10.2 The term of the contract shall be determined by a special contract that will be concluded on the basis of these Terms. The statutory provisions shall apply to the early termination of this contract.

10.3 The requirement for a written form in the above conditions is also fulfilled by the electronic communication by e-mail. Later supplements or amendments to the concluded agreements must be in writing. The verbal renouncement of the written form shall be excluded.

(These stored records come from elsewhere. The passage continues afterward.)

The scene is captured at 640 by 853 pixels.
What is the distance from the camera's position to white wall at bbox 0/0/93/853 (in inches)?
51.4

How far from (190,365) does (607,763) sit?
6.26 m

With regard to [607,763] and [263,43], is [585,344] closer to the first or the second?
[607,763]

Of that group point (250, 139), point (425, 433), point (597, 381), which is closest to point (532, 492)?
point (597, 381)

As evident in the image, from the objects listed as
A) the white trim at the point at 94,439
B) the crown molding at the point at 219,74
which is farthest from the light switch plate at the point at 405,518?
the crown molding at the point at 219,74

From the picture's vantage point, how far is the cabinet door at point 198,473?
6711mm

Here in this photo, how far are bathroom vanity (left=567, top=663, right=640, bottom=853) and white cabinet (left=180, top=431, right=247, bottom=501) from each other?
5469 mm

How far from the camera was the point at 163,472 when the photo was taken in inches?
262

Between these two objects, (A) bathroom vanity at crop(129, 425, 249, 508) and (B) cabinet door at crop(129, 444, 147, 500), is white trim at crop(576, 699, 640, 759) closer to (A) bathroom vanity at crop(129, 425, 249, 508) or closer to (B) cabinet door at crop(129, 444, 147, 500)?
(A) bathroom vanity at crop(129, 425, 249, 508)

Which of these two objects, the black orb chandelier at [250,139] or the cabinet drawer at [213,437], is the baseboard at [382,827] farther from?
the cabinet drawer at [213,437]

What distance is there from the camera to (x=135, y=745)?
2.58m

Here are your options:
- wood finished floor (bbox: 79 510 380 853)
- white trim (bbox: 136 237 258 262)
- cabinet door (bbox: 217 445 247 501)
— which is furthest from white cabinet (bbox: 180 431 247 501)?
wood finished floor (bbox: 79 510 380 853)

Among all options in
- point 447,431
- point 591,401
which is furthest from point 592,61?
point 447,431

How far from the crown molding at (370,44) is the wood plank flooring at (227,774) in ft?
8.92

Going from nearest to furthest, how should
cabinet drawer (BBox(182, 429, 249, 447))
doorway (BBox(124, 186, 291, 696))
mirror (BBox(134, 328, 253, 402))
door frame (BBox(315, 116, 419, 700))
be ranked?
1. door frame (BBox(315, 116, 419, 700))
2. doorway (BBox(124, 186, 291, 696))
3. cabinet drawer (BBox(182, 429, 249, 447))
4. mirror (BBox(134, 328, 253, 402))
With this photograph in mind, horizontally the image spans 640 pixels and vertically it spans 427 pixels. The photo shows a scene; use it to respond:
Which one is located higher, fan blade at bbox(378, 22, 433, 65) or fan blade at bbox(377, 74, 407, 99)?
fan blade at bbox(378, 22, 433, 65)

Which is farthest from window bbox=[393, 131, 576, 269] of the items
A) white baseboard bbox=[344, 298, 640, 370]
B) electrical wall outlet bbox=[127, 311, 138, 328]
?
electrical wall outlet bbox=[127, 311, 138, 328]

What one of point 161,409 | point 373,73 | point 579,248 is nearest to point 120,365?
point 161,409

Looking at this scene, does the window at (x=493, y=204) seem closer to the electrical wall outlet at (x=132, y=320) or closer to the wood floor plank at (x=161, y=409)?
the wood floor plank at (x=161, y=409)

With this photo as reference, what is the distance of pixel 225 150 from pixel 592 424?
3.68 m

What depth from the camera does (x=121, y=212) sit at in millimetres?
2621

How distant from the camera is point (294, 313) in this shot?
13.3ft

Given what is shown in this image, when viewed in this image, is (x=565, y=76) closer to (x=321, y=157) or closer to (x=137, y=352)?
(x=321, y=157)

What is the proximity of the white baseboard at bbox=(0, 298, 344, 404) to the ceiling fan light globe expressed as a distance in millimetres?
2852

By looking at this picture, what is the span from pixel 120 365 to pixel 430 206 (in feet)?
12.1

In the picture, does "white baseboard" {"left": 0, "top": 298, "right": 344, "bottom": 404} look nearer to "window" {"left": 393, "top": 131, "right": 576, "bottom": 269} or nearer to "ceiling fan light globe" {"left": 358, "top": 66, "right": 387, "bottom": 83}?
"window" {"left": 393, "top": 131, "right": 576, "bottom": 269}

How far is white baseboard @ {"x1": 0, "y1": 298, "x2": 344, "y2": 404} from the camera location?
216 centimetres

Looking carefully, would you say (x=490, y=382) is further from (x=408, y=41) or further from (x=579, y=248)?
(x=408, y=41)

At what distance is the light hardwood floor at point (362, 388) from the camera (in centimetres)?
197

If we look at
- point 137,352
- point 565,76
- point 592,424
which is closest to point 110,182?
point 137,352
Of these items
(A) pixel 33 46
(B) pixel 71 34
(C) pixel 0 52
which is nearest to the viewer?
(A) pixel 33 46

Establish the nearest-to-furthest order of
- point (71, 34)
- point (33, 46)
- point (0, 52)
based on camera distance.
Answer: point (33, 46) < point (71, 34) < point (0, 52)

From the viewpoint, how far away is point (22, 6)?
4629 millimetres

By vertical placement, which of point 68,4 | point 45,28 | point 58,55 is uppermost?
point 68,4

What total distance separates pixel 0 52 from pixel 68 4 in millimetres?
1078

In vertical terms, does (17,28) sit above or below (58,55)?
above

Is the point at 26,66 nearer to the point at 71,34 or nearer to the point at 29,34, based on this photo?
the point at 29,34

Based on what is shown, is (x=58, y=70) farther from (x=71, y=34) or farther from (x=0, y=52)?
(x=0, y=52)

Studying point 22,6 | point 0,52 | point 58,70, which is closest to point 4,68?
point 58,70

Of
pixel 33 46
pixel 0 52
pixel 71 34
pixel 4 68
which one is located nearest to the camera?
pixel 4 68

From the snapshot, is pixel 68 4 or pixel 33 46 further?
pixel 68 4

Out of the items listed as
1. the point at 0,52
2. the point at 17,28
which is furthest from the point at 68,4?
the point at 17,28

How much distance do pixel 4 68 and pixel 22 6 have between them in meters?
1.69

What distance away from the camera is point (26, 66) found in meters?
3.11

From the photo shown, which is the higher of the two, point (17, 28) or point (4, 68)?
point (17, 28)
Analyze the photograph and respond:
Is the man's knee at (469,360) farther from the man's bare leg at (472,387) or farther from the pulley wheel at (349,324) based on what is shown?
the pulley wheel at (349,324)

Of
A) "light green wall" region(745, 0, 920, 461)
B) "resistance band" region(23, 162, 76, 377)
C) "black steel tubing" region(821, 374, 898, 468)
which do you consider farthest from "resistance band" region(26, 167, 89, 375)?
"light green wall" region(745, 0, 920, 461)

10.4 The place of jurisdiction and the place where the contract is deemed to be carried out shall be New York, USA.

10.5 The contractual relationship between EmailConsul and the customer shall be subject to the laws of the State of New York, USA. The regulations of the uniform law on the international sale of goods shall be waived.

10.6 If an individual provision or several provisions of these terms and conditions or further conditions and agreements based on them are or become ineffective, or if they contain a loophole, this shall not affect the validity of other provisions. The economically reasonable and permitted regulation which the contractual parties intended or would have intended according to the sense and purpose of the terms and conditions if they had taken the ineffectiveness or loophole into account, shall replace the ineffective provision or fill up the loophole.